I think one of my biggest budget line items is paying more for extra convenience.
Uber Eats? ✅
Amazon Prime? ✅
Pre-made anything? ✅
Apple Ecosystem? ✅
And it would be bigger if I could justify it.
Housekeeping
In-Home Gym
Smart Home Devices
Meal Delivery or Private Chef
Upgraded Travel Experiences
I’m the poster boy for this topic.
I started thinking about this idea 9 months ago during my conversation with Ed Latimore. We circled around the idea of what qualifies as a hard task today vs 20 years ago. Convenience inflation makes old routine tasks feel harder by reducing our tolerance for effort.
Just as monetary inflation devalues currency, convenience inflation devalues direct effort.
In an age of moving your thumb an inch to the right or left on Tinder, it now it feels like a monumental task for young guys to ask out a cute girl at work. 20 years ago, that was a mundane task by relative standards.
45% of men aged 18-25 have never approached a woman in person. 60-70% of men say that the number one reason they don’t approach women is fear of rejection.
Here’s the problem:
We live in convenience purgatory. Modern convenience has trivialized survival (Maslow’s base layer), but hasn’t become strong enough to overcome challenges in health, wealth and relationships (higher layers). This incentivizes us to focus on easier, less meaningful activities due to the reduced friction.
The result? A large contributing factor to our modern crisis of meaning.
Some people want to chalk this up to the world conspiring against them. But as Naval said, appropriating Hanlon’s Razor, “Never attribute to conspiracy what is more easily explained by incentives and incompetence.”
And, it’s not an exaggeration to state that increased convenience is killing you.
We’re eating more than ever thanks to calorie dense food, bigger portion sizes, cheap snacks and less whole foods.
We’re moving less than ever because of decreased manual labour, front door deliveries, population density and people moving devices.

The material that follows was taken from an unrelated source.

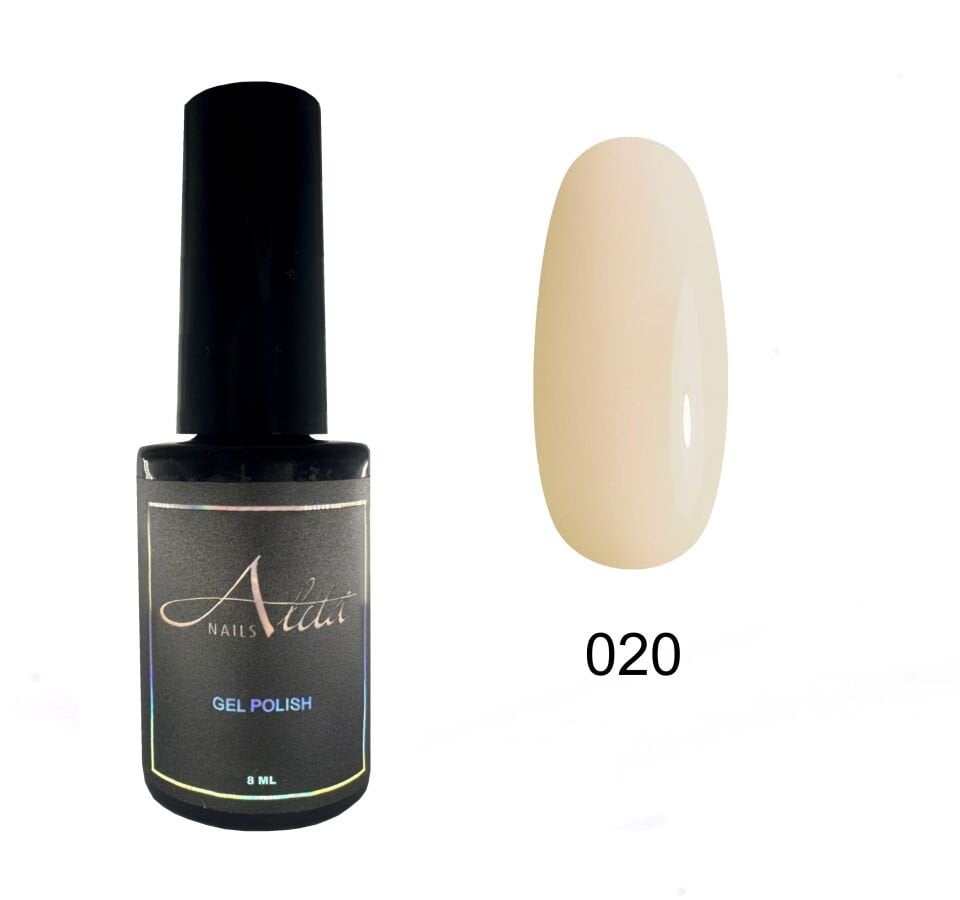 Alita Nails Kalıcı Oje No:20 (8 ml)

We’re sleeping less than ever thanks to magical entertainment devices in our pockets. “Per day, according to DataReportal, the average American spends 5 hours and 30 minutes sleeping (an all-time low) and 7 hours and 11 minutes on screens (an all-time high).” H/T Chris Williamson
We’re more anxious than ever because of overcharged social comparison and less physical connection.
Our relationships are worse than ever because of decreased social skills, digital communication, increased individualism and dispersion of social circles.
We’re in more debt than ever thanks to one-click ordering, subscription services, invasive advertising and the instant gratification of get rich quick schemes. As evidenced by the fact that there is currently a cryptocurrency called Fartcoin that has a larger market cap than all but the 10 largest companies in the world.
All this to say, part your job in life is to maintain your ability to do hard things. It will even grow your brain.
By choosing to make your life harder in small, deliberate ways — like exercising regularly, walking instead of driving, sticking to a budget, or prioritizing real conversations — you’ll increase your health, fulfillment and mate value as those around you default to a life of maximum convenience.
Words I Wish I Wrote
"There's a guy in my head, and all he wants to do is lay in bed all day long, smoke pot, and watch old movies and cartoons. My life is a series of stratagems, to avoid, and outwit that guy."